◆ **TASKS FOR THIS EXERCISE**
1. Answer these questions about the ENSO forecast post:
(a) What is the official amount of deviation from average that counts as sufficient?
(b) Which bar colors stand for La Niña, ENSO-neutral and El Niño?
(c) Who issued the bar chart forecast, and on what date?
2. In the rows, rename "stone" to "rock" in everything from the line containing "What depth separates" down to the line containing "Result: [265,113]". Write out only those lines, changing nothing else.
# Start of SELECTED TEXT
# Why do ENSO Forecasts Use Probabilities?

*By IRI Chief Forecaster Tony Barnston*

*This post originally appeared on Climate.gov’s ENSO blog. Reproduced with permission. *

Many people are interested in knowing which ENSO category (La Niña, neutral or El Niño) is expected by the climate experts, just as they might want to know the weather forecast for tomorrow. They usually prefer a simple answer—one with little or no uncertainty. Unfortunately, however, weather and climate forecasts are never about certainty: they’re about probability.

Using probabilities allows us to describe the uncertainty in quantitative terms. If there were no uncertainty about what the climate would be like in the future, then one outcome would be given a 100% chance of occurring, while any other outcome(s) would have a 0% chance. While probabilities near 0% and 100% often occur in astronomy and solid state physics problems, they are virtually nonexistent in weather and climate forecasting, due to the fluid and chaotic nature of the ocean and the atmosphere.

Let’s take the example of the bar chart above, showing the latest forecast probabilities for the three ENSO categories for 3-month periods going out to early 2015, issued by CPC/IRI on June 5. How should we interpret this chart?

For each season forecasted, the heights of the three bars indicate the current probabilities for La Niña (blue), ENSO-neutral (gray), and El Niño (red). The sum of the three probabilities for each bar cluster must always add to 100%, because no other outcomes are possible: the sea surface temperature (SST) in the Niño3.4 region has to be either colder than average by a sufficient amount (La Niña), warmer than average by a sufficient amount (El Niño), or near average (neutral). Currently, the official sufficient amount of deviation from average is 0.5˚C.

For all of the seasons being predicted in this particular forecast, El Niño is the most likely category, with the red bars towering over the other bars. During the latter part of 2014 its probability is near or above 80%. This is a fairly confident forecast for El Niño, but it does still leave about a 20% (1 in 5) chance of it not happening.

### So what does historical probability tell us?

An 80% chance is a pretty high probability, which means if the climate were a betting game, we’d be wise to bet on El Niño. But what if the models predicted that the odds of El Niño this winter were 50%? Should we shrug that off?

This is where it helps to have a second kind of information: the climatological probability—the average odds of El Niño, La Niña, and neutral conditions based on how frequently they’ve occurred over a long historical record.
# End of SELECTED TEXT
# Start of LISTED RECORDS
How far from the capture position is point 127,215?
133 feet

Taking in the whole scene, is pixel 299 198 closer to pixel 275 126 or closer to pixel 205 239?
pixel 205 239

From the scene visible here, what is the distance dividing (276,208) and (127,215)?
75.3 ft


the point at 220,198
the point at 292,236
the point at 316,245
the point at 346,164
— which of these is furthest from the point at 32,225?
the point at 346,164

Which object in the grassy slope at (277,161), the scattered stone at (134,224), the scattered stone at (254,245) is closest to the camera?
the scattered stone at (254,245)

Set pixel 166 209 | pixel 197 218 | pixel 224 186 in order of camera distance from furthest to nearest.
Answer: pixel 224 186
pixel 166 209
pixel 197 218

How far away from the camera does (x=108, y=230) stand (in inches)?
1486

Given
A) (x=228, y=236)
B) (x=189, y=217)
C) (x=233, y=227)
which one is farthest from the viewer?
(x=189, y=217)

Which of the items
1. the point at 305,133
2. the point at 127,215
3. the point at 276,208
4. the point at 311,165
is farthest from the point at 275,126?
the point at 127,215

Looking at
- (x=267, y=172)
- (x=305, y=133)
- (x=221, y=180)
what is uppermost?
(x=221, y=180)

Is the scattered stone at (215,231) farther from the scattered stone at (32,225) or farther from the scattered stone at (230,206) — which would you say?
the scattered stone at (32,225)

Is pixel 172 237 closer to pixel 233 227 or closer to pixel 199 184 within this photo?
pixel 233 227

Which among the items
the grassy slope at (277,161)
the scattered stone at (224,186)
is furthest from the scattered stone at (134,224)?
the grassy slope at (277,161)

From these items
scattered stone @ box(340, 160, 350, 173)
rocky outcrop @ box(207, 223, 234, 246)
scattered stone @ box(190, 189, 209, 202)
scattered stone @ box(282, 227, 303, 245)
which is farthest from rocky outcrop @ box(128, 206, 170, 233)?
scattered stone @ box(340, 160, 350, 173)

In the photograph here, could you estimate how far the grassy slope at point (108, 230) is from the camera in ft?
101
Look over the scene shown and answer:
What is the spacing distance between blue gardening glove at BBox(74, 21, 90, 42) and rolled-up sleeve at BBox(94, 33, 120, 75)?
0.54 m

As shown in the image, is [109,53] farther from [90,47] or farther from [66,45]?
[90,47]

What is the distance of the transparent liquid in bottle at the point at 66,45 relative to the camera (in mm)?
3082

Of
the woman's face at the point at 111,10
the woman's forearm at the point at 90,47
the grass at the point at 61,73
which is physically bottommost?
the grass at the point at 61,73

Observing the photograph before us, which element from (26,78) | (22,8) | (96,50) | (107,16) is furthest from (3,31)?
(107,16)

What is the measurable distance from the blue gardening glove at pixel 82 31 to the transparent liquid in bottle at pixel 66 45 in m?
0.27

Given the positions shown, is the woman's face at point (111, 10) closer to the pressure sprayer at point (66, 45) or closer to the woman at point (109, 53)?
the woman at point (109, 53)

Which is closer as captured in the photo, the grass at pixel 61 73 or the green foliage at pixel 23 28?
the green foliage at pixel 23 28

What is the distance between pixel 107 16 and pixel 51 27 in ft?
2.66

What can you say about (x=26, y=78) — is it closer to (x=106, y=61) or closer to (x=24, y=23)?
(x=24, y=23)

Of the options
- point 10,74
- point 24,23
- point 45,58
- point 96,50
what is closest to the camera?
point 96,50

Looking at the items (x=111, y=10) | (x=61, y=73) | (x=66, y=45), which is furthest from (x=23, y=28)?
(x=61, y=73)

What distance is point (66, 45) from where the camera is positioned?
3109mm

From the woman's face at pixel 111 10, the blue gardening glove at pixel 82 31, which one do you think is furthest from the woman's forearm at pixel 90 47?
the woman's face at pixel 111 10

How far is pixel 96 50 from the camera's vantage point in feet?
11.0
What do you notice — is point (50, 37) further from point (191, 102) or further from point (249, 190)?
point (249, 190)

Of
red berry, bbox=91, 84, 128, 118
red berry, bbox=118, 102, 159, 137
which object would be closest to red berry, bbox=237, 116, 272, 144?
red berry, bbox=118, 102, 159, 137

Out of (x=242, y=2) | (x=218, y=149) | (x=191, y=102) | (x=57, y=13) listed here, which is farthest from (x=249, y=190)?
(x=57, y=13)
# End of LISTED RECORDS
# Start of LISTED RECORDS
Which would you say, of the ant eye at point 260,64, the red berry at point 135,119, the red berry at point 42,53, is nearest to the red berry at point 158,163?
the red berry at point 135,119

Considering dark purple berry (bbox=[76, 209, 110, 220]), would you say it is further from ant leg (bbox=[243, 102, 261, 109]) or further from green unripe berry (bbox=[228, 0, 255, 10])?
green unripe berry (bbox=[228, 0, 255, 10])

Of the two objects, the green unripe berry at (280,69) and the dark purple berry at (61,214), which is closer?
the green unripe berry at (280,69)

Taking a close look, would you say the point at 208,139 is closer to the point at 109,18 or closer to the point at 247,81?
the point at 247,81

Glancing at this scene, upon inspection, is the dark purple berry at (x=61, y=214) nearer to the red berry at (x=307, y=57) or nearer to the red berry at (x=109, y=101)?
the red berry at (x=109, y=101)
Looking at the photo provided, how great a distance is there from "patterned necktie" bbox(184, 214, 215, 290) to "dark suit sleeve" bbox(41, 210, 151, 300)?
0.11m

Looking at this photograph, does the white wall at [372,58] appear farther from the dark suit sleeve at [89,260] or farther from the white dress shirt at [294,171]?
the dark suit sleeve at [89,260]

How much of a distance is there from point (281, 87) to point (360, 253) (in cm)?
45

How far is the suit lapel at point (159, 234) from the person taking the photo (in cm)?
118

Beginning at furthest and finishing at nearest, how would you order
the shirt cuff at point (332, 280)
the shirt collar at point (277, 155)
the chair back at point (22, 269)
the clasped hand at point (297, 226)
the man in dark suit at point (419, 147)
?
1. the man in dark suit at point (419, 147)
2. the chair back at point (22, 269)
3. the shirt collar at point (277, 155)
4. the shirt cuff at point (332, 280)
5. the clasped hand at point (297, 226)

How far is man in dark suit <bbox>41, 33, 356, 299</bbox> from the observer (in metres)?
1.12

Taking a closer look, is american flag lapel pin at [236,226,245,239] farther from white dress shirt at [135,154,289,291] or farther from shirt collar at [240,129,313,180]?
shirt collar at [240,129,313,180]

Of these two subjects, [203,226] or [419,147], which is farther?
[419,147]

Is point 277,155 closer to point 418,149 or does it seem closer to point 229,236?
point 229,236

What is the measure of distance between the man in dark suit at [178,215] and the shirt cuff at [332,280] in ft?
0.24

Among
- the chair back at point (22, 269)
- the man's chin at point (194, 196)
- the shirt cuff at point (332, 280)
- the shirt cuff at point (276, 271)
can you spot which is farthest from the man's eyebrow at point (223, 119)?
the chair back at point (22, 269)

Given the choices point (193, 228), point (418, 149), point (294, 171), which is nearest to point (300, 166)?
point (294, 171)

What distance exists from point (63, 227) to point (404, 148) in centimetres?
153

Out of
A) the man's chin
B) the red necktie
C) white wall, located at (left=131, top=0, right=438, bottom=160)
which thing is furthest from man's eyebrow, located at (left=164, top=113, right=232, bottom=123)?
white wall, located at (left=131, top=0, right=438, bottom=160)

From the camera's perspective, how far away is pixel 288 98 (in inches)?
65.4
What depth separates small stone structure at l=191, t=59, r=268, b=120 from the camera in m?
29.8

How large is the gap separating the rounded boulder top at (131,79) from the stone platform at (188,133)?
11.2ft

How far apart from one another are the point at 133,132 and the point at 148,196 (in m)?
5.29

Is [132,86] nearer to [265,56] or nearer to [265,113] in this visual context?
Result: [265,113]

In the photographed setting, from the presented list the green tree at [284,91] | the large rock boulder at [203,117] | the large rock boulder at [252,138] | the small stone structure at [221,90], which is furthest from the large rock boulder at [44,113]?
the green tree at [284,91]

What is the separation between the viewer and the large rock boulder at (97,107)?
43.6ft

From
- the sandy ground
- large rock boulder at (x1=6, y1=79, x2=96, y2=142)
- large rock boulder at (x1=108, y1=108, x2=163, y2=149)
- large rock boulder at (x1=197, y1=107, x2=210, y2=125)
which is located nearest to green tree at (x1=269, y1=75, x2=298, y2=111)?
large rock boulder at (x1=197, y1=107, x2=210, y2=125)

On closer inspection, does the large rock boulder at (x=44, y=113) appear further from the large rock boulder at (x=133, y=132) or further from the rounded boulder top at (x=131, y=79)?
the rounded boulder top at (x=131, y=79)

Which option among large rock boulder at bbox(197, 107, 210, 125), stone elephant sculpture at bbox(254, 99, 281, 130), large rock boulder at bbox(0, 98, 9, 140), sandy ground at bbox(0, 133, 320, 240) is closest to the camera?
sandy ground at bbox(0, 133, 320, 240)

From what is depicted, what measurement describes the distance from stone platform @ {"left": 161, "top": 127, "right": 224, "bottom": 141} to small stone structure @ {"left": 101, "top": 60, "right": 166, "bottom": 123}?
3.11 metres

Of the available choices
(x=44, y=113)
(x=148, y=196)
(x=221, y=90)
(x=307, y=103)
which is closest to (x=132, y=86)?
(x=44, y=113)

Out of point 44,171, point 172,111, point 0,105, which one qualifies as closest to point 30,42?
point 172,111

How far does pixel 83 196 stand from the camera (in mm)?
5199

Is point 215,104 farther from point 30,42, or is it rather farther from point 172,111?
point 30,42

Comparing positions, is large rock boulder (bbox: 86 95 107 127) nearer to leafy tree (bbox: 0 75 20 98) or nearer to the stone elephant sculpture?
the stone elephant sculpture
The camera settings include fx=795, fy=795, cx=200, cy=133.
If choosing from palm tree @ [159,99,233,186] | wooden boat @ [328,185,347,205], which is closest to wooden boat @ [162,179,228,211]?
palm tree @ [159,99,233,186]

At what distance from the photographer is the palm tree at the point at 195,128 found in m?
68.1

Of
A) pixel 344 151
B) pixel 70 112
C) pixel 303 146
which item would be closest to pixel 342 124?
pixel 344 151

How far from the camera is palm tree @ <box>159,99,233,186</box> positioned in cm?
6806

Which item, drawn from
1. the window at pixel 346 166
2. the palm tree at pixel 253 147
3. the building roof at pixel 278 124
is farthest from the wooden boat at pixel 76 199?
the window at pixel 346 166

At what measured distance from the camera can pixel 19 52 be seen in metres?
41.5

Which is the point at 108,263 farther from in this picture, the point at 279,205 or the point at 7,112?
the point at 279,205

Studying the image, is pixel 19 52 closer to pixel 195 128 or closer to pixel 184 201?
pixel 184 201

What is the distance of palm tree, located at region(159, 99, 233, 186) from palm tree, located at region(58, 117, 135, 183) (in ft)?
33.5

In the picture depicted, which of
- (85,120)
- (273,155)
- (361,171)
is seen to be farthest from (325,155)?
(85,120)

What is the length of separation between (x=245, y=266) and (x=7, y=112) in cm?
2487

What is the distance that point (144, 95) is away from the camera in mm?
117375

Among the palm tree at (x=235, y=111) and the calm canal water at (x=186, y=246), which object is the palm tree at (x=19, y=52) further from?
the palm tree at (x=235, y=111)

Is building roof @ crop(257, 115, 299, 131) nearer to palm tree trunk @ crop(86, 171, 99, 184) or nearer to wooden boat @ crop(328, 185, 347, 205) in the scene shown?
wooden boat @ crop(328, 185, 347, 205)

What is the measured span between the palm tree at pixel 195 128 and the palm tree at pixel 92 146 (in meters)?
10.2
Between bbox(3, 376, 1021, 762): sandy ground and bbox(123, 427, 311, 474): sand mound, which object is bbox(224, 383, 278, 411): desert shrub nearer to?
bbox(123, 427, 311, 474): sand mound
# End of LISTED RECORDS
◆ **IN RESPONSE**
1.
(a) 0.5˚C
(b) Blue for La Niña, gray for ENSO-neutral, red for El Niño
(c) CPC/IRI, on June 5

2.
What depth separates small rock structure at l=191, t=59, r=268, b=120 from the camera in m?
29.8

How large is the gap separating the rounded boulder top at (131,79) from the rock platform at (188,133)?
11.2ft

How far apart from one another are the point at 133,132 and the point at 148,196 (in m)?
5.29

Is [132,86] nearer to [265,56] or nearer to [265,113] in this visual context?
Result: [265,113]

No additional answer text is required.